I just cleaned all the rust off and wiped them over with a cloth to remove all debris which would otherwise find its way into the sump. The tappet chests had a good coating of gunk aswell. The 1098cc engine has removable tappet chest covers which can be both a curse and a blessing.

The rocker shaft and valve rockers were in a right state, but all freely moving and in good condition where it matters.

 

post-17604-0-23761600-1451332809_thumb.jpg

 

This was not actually an oil-way but you get the idea of what rubbish builds up in these sort of places, like clogging the arteries of the engine.

 

post-17604-0-07690200-1451332836_thumb.jpg

 

So, after a petrol bath and brush it came out like so:

 

post-17604-0-59950000-1451332861_thumb.jpg

 

Nice, clean and ready to fit, you think? Not quite, as I decided to take the whole thing to pieces, which is easy because it just means removing a couple of split-pins.

 

post-17604-0-84262000-1451332887_thumb.jpg

 

And it was a good job I did. (Note that you should keep these parts in order so that they go back on in the same positions as they were).

This is what I found - shocking!

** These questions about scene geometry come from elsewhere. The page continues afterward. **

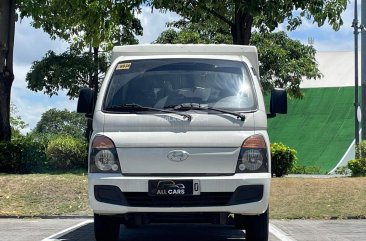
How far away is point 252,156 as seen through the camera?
793cm

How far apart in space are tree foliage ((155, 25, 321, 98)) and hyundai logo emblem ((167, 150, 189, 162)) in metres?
20.6

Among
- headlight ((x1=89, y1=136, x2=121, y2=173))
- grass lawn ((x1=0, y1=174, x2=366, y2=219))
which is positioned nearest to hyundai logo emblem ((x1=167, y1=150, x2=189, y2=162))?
headlight ((x1=89, y1=136, x2=121, y2=173))

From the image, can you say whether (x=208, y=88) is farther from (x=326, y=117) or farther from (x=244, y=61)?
(x=326, y=117)

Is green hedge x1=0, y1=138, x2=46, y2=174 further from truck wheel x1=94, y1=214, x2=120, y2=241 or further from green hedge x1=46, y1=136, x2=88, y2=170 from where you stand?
truck wheel x1=94, y1=214, x2=120, y2=241

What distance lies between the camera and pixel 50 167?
1919cm

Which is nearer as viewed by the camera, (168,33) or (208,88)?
(208,88)

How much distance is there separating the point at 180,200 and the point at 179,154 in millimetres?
498

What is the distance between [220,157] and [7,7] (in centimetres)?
1331

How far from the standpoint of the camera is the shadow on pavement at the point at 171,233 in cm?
994

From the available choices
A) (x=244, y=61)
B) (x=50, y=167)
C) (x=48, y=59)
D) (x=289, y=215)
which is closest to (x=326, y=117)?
(x=48, y=59)

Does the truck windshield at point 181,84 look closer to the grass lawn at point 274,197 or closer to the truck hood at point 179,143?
the truck hood at point 179,143

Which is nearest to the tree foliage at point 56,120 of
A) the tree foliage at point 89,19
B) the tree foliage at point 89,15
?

No oil could possibly find its way through here:

 

post-17604-0-21502100-1451332910_thumb.jpg

 

And this engine had received regular oil and filter changes!

 

post-17604-0-03053500-1451332935_thumb.jpg

 

Into the petrol bath to begin with to try and dissolve the oil, then poking out the build up as best I could with a small nail. Then, I blasted it out with a hosepipe on its highest setting (I put the rocker shaft on some wood so as not to damage it). After this I wiped it down with a rag and left it atop a radiator for a day or so in order to thoroughly dry it out.

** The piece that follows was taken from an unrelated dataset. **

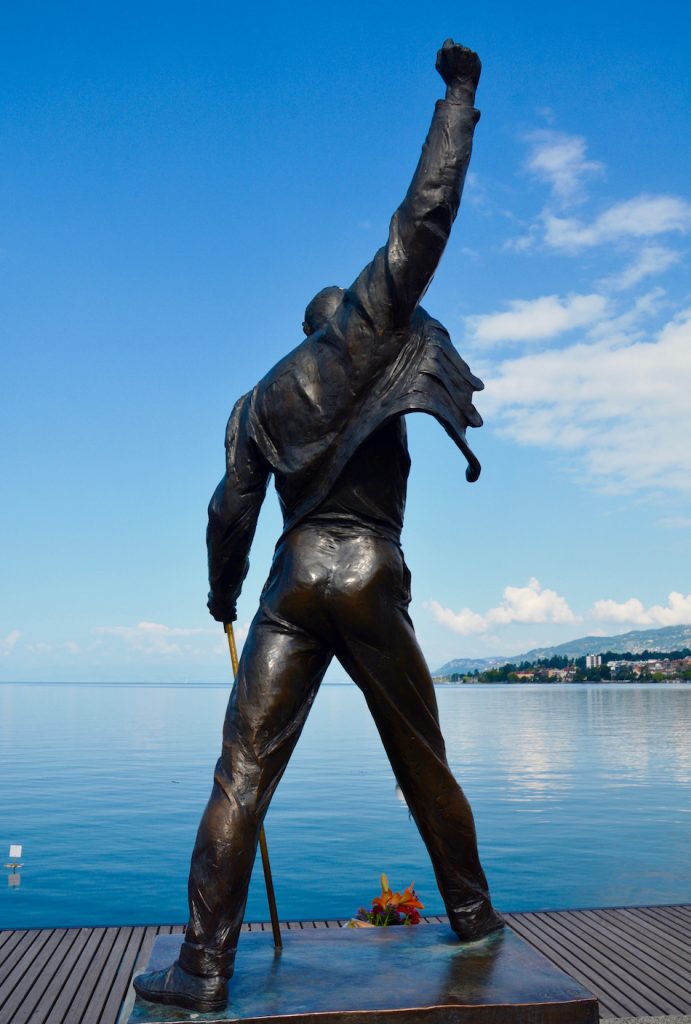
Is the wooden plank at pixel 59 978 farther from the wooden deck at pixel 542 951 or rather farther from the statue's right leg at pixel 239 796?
the statue's right leg at pixel 239 796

With all parts well cleaned, I re-assembled it in the same order and renewed the split-pins. Then, with the push-rods in place, the rocker shaft went back on, I torqued down the cylinder head and lastly torqued down the rocker shaft, making sure the ball and cup of the rockers and push-rods engaged properly. Spraying the lot with a liberal quantity of WD40, as it would be 'dry' for some time, I also fitted the top cover finger tight to keep any foreign matter and moisture out.

Posted

I next turned my attention to the distributor. Fortunately Lucas distributors, as with the vast majority of the wares from the 'Prince of Darkness', are very well designed and robust. I don't think Americans understood British electrics very well, or even electricity in general, seeing as they used the same colour wiring for everything in their early cars. I did not even have to remove the distributor, though it is possible to do so without affecting the ignition timing - just remove the two bolts attaching it to the engine block.

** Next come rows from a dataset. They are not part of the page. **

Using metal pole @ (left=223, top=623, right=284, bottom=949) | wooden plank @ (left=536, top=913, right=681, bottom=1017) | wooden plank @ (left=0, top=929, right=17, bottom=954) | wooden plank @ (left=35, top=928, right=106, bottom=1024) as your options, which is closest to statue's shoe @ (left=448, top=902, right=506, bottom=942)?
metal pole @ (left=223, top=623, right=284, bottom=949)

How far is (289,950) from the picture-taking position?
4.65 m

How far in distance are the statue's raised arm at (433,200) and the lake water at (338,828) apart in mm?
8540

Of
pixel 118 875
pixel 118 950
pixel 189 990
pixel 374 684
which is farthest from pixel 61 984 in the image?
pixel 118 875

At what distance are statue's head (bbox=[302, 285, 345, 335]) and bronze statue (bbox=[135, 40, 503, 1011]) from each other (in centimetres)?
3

After taking the cap off and removing the rotor arm, I pushed the condenser wire through its aperture in the distributor body. Then I could remove the entire base plate complete with points and condenser. It's only a matter of undoing the two Philips screws, seen below back in place to avoid them getting lost.

 

post-17604-0-97153100-1451335267_thumb.jpg

 

This is what I call good condition inside, reasonably clean and free from corrosion. Note the grease on the cam. Just a quick wipe clean was all that was needed here. The next photo shows the base plate assembly as removed, showing the long condenser wire with rubber grommet.

 

post-17604-0-42506000-1451335292_thumb.jpg

 

Here is a photo to show the then current state of play. The alternator had been removed for inspection and ease of engine block cleaning later on.

 

post-17604-0-83704600-1451335308_thumb.jpg

 

The rod I am pointing to in the photo below connects the vacuum advance to the base plate. The vacuum advance works off engine suction and is connected by a thin tube to the carburettor. Dependent on throttle position the base plate moves due to the suction so that, if I remember correctly, the ignition timing advances. These units contain a sort of diaphragm which can fail, so the way to test is by sucking on the tube and watching for movement and feeling resistance. There will only be a slight movement of the rod because we cannot create as much suction as an engine!

 

post-17604-0-74175100-1451335329_thumb.jpg

 

If the vacuum advance did fail, you can still get replacements and they are just screwed onto the distributor body.

 

Genuine 'Made in England' points have life in them yet. Just lightly filing away the pitting (not with sandpaper) is the way to do it.

 

post-17604-0-12532000-1451335346_thumb.jpg

 

This is the base plate, with my thumb on the bit which fits into the hole on the vacuum advance rod. The two parts of the base plate are meant to move freely. They were a bit stiff, but after a petrol bath to dissolve old grease and a drop of fresh oil, they were moving again without much resistance.

 

post-17604-0-28365900-1451335365_thumb.jpg

post-17604-0-98643700-1451335383_thumb.jpg

 

Before replacing the base plate I lightly oiled the bob-weights which can be seen in the first photo. Then, with it all back together again, I set the points gap using feeler gauges (should be a sliding fit) and smeared grease sparingly on the cam. There is sometimes a felt pad on the points assembly which you soak in oil, instead of greasing the cam.

 

All that was left to do was brighten up the edge of the rotor arm using a fine abrasive, and check the carbon brush in the distributor cap. I wiped the cap out too, keeping an eye out for the dreaded tracking. I'm not replacing these consumable parts for two reasons. The first, I want to see if they still work after all this time (especially the condenser). The second, it will be easier to fault-find than if I had replaced every part.

 

post-17604-0-76272500-1451335399_thumb.jpg

 

 

 

 

Posted

I would have the sump off and check the bottom end if I were you. Whilst its easy like.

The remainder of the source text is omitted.